### Excerpt provided
▬▬▬▬▬▬▬▬▬▬
Thursday, February 27, 2014

Former SWFWMD Director Kuhl - Not So Fast My Friend

Gary Kuhl is a  former executive director of the Southwest Florida Water Management District and County Administrator for both Citrus and Hernando counties. He is also the former Water Team Leader for Hillsborough County and is currently an active member of the Florida Conservation Coalition.  His letter is published here with his permission.  It rings with validity and carries significance because of his professional background – he’s an engineer – and his considerable experience in Florida water resource management.                     - Sandspur
 
Not So Fast My Friend
Just when it was starting to feel like the Governor and the Florida Legislature might be trying to head in the right direction and “get the water right”, things sure look like they are going south AGAIN. The Governor recently suggested putting money in the State’s budget to assist with Everglades management and improvement in water routing to minimize the disastrous impacts seen this past summer in the Indian River Lagoon---putridly polluted runoff waters released into the Lagoon from Lake Okeechobee apparently killed hundreds of dolphin, pelicans and manatees over this past year. Granted the Governor’s proposed budget amount for the Eveglades is a pittance compared to what is needed, yet it seemed like a positive start. State monies were recently spent with great fanfare to cleanup some of the State’s springheads including the Chassahowitzka spring in southwest Citrus County. It is well known that it is going to take serious action upstream of these springheads to stop the nutrient and water consumption problems, but again these springhead cleanup projects seemed to be a good start. And Southwest Florida Water Management District employees have tried hard to keep local citizens informed of progress on these spring projects. There SEEMED to be a few other good signs of recognition by elected State officials of our water problems and hence potential problems for Florida’s future.
Rainbow River
Photo by Gary Kuhl
But not so fast my friend---enter Pam Bondi, Florida’s Attorney General, who surely receives direction and supervision from our own Governor Scott, to join some twenty other state attorneys general with formal letters supporting a lawsuit by the American Farm Bureau Federation filed against the feds and the State of Maryland for (GASP!) cleaning up Chesapeake Bay! She, Bondi, claims her only desire here is to stop federal overreach, i.e., to stop a cooperative environmental cleanup program between six states, the District of Columbia and yes, the federal government. How does her action make any sense? It’s embarrassing for our State. When’s the last time you ate an oyster or crab harvested from Chesapeake Bay?? That Bay is a mess--kind of like Indian River Lagoon.
Right behind Bondi comes Florida Panhandle Representative Jimmy Patronis with proposed legislation (HB 703) to eliminate or severely limit Florida counties and municipalities from managing and regulating their own local development and projects impacting our environment. Remember the Florida Legislature two years ago dismantled Florida’s growth management laws and the State department responsible thereof. The reason given was, gosh, the local county and city governments could handle all that stuff. Is there a pattern here?
▬▬▬▬▬▬▬▬▬▬
### Prompt
Transcribe the passage of the letter about Florida water management that opens with the words containing "Rainbow River" and closes with "Indian River Lagoon.". Rely solely on the letter about Florida water management.
▬▬▬▬▬▬▬▬▬▬
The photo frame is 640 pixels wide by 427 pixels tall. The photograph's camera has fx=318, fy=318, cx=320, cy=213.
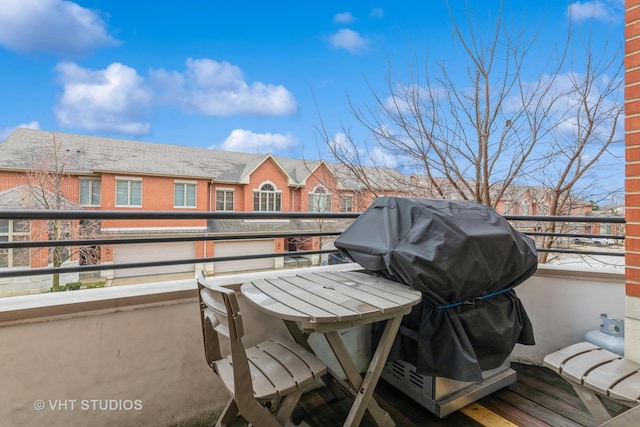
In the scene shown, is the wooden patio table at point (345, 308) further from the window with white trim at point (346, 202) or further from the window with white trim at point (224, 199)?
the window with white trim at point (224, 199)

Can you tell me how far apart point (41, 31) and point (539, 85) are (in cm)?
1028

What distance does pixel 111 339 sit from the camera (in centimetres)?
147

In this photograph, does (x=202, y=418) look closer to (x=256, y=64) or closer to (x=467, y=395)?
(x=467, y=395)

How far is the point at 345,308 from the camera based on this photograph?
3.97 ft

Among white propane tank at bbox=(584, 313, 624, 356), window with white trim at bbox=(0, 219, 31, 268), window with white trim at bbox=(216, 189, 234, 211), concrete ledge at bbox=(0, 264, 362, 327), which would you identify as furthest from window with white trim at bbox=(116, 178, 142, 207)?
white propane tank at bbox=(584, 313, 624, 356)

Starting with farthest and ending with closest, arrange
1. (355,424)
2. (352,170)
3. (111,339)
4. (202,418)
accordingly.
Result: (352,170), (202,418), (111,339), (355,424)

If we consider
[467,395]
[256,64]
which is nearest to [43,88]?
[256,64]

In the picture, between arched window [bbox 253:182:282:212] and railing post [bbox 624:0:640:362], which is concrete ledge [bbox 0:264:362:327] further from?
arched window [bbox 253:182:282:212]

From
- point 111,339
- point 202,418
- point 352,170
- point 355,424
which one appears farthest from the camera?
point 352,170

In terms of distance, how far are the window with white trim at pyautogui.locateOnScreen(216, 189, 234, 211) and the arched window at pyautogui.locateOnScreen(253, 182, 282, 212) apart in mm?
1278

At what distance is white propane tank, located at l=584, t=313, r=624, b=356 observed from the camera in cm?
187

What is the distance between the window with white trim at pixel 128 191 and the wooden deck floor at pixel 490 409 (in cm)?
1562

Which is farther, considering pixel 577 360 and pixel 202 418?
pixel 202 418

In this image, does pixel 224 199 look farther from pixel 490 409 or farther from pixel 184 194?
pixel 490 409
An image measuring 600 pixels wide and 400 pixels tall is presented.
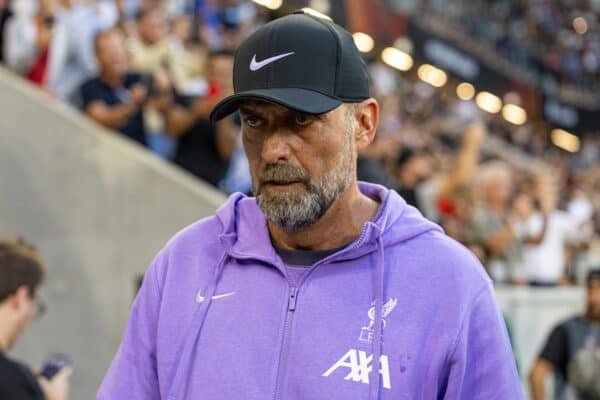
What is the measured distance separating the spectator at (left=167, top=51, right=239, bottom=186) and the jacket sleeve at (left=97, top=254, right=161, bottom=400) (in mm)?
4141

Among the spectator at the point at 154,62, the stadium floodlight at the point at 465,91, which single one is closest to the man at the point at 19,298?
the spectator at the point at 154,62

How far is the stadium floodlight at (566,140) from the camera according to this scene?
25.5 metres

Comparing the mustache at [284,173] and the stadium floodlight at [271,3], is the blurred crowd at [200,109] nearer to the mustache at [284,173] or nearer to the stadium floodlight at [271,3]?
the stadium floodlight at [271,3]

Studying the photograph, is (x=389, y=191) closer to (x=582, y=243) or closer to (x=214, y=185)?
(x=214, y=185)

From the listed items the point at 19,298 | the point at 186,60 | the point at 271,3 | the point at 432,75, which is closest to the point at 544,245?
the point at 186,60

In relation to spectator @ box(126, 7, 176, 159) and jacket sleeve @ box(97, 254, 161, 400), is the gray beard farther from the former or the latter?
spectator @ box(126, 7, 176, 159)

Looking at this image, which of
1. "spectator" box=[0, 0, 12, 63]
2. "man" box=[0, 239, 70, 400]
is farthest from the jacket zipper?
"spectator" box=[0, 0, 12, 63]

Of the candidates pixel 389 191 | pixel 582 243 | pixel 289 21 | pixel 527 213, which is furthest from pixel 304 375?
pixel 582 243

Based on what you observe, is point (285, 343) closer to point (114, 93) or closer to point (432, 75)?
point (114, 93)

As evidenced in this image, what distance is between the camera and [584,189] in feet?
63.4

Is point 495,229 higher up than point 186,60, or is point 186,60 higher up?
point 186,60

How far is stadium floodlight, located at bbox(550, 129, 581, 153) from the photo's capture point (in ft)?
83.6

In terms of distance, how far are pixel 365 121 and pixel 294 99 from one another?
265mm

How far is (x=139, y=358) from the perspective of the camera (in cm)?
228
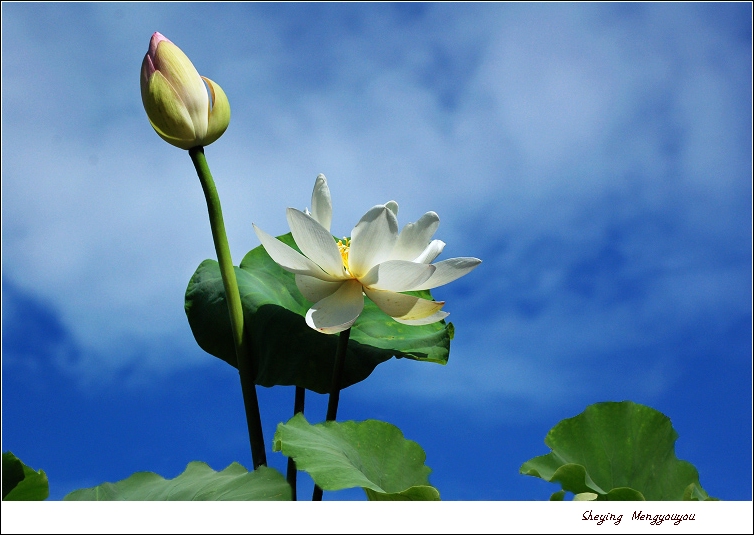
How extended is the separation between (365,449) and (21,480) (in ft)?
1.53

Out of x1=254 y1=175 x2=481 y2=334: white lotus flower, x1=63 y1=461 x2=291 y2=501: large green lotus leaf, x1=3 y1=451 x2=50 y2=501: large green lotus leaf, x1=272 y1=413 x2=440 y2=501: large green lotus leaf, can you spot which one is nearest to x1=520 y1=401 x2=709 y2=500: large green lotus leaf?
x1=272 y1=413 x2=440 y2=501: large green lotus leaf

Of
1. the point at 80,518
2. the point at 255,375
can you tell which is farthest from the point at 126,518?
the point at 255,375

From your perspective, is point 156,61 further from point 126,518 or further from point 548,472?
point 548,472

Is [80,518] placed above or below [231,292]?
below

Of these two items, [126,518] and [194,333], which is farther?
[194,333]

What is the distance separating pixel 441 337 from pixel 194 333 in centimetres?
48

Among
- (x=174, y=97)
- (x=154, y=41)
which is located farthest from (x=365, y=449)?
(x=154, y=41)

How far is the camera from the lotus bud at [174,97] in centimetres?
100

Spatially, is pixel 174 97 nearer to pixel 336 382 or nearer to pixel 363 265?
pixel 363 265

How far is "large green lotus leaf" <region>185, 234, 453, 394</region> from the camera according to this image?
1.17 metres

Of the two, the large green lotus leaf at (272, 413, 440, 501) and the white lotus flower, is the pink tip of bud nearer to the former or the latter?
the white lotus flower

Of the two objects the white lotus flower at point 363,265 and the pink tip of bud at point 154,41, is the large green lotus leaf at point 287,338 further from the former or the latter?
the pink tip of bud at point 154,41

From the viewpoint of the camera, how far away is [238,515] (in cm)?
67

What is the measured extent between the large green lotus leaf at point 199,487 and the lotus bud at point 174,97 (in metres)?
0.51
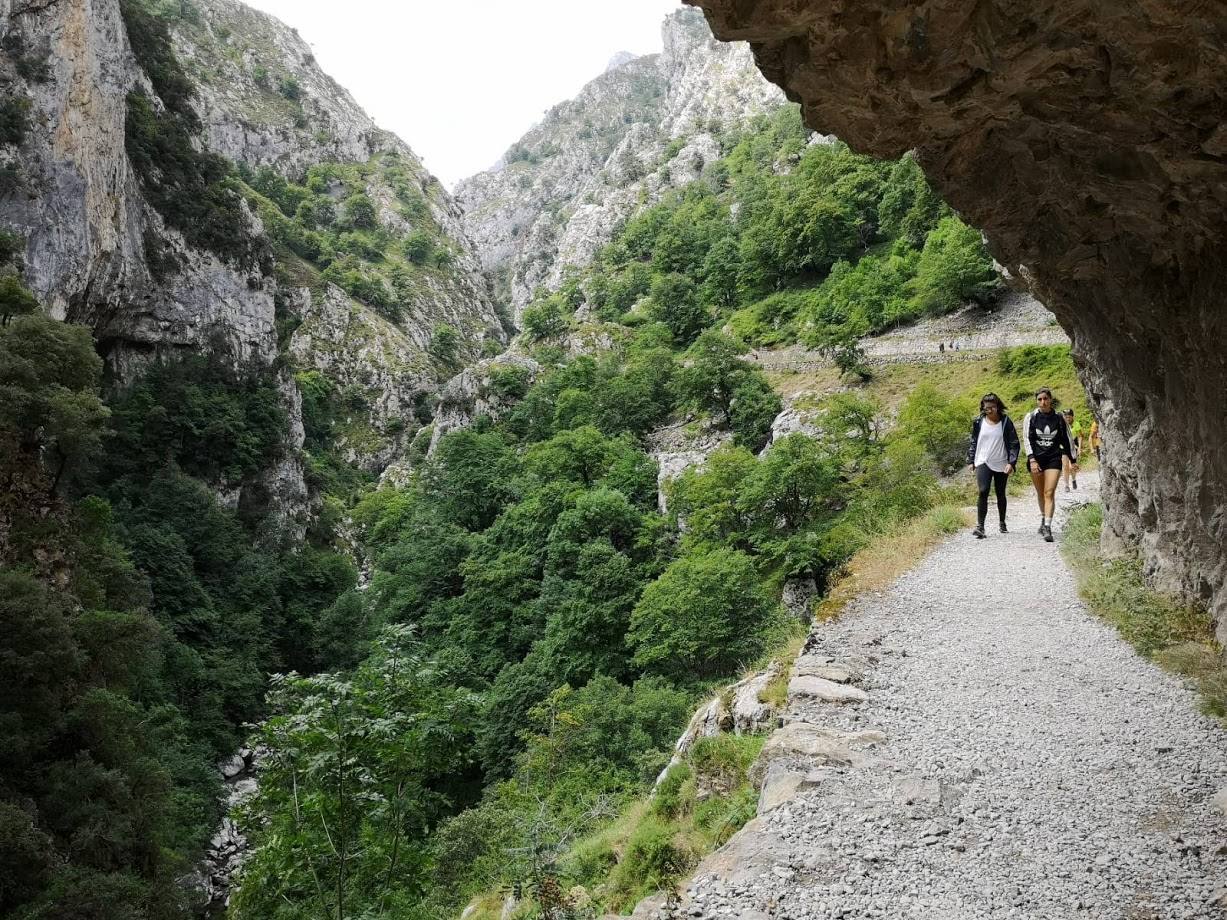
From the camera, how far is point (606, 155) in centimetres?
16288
▬▬▬▬▬▬▬▬▬▬
### Worked answer
Rainbow River
Photo by Gary Kuhl
But not so fast my friend---enter Pam Bondi, Florida’s Attorney General, who surely receives direction and supervision from our own Governor Scott, to join some twenty other state attorneys general with formal letters supporting a lawsuit by the American Farm Bureau Federation filed against the feds and the State of Maryland for (GASP!) cleaning up Chesapeake Bay! She, Bondi, claims her only desire here is to stop federal overreach, i.e., to stop a cooperative environmental cleanup program between six states, the District of Columbia and yes, the federal government. How does her action make any sense? It’s embarrassing for our State. When’s the last time you ate an oyster or crab harvested from Chesapeake Bay?? That Bay is a mess--kind of like Indian River Lagoon.